L’Arménie étant une zone de convergence et d’échanges pour des influences venues du nord (bassin de la Kura et rives de la mer Noire), de l’est (steppes d’Azerbaïdjan et monde iranien), du sud (bassin du Tigre et Mésopotamie) et de l’ouest (hautes terres d’Anatolie orientale), la mission vise également à mieux comprendre les interactions qui ont pu exister au cours de la Préhistoire entre le territoire arménien et les régions qui l’entourent. Cet axe de recherche nécessite une approche multiscalaire couvrant des investigations à l’échelle du site d’habitat (Aknashen) puis à l’échelle régionale (plaine de l’Ararat) et interrégionale (Sud Caucase, Proche-Orient).

Dans le cadre de ces recherches sur les interactions entre l’Arménie et les régions voisines, une attention particulière est portée aux relations avec la Géorgie où nous travaillons depuis 2011. Nous souhaitons poursuivre ces recherches par le lancement en 2018, d’une nouvelle opération dans la région de Samtskhé-Djavakhetie (sud de la Géorgie), une région largement méconnue, alors qu’elle se révèle comme un laboratoire privilégié pour observer les interactions entre Arménie et Géorgie.

En outre, la mission travaille à reconstituer l’évolution de l’environnement tout au long de l’Holocène et à comprendre les dynamiques d’interactions Homme-milieu. Nos travaux visent à mesurer l’impact des changements climatiques et des catastrophes naturelles (tremblements de terre, éruptions, inondations) sur l’organisation et l’évolution des sociétés préhistoriques et à évaluer l’impact des actions des sociétés sur leur environnement depuis le début de la Néolithisation, c’est à dire l’émergence des sociétés agropastorales à la fin du VIIe millénaire av. notre ère dans le Sud du Caucase (déforestation pour les mises en culture, surexploitation des terres, perturbations de l’environnement créées par l’irrigation, etc.). Ce volet paléoenvironnemental a pu être approfondi de manière significative depuis 2015 dans le cadre du Laboratoire International Associé France-Arménie NHASA «  Natural Hazards and Adaptation Strategies in Armenia, from 10 000 BC onwards » (« Risques environnementaux et stratégies d’adaptation en Arménie, de 10 000 BC à aujourd’hui »). Ce « laboratoire sans mur » entre la France et l’Arménie (codirigé par Kh. Meliksetian et R. Badalyan coté Arménien et B. Perello et P. Lombard, côté français) repose sur une large équipe interdisciplinaire à la croisée des sciences de l’Homme, de la terre et de l’Environnement. L’enjeu majeur est d’établir la complexité des interactions Homme/Milieu, en retraçant les dynamiques socio-environnementales au cours de l’Holocène sur le territoire de l’Arménie.

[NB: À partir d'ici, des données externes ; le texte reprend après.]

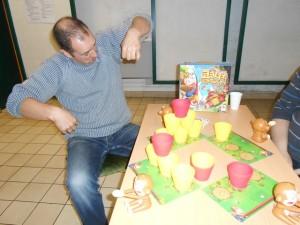A ce jeu, notre singe local, Lucarty, se débrouille avec brio et réussit la première pyramide de 6 paniers, ce qui lui fait remporter cette partie !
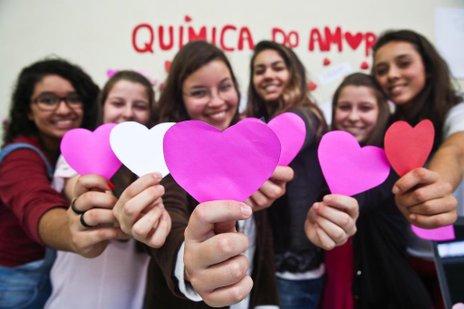Alunas do 2o ano do Ensino Médio do Instituto Estadual de Educação (Agencia RBS/Betina Humeres)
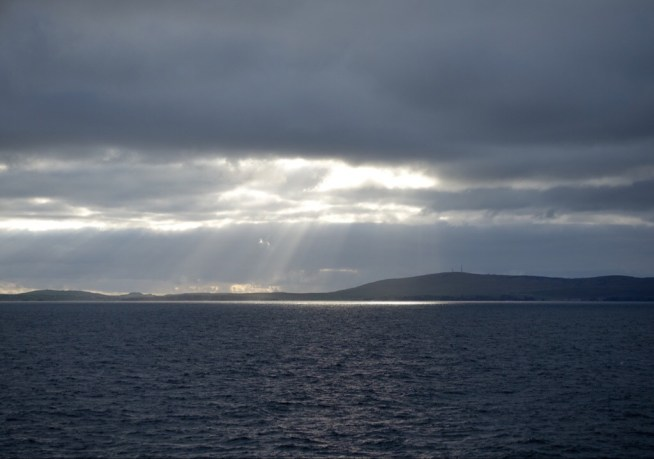 Evening light seen from the ferry to Aberdeen (Inge)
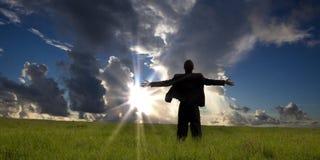 De zakenman geniet van ontspanning en zonsopgang Stock Foto's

La « Mission archéologique Caucase » repose depuis sa création sur une collaboration étroite avec les Instituts d’Archéologie et de Géologie d’Érevan (Académie des Sciences d’Arménie).

Elle s’attache à la sauvegarde du patrimoine arménien et au développement de la recherche archéologique dans ce pays, notamment par la formation de jeunes chercheurs arméniens aux disciplines les plus pointues (archéozoologie, palynologie, etc) et aux nouvelles méthodologies (géomatique, photogrammétrie, etc).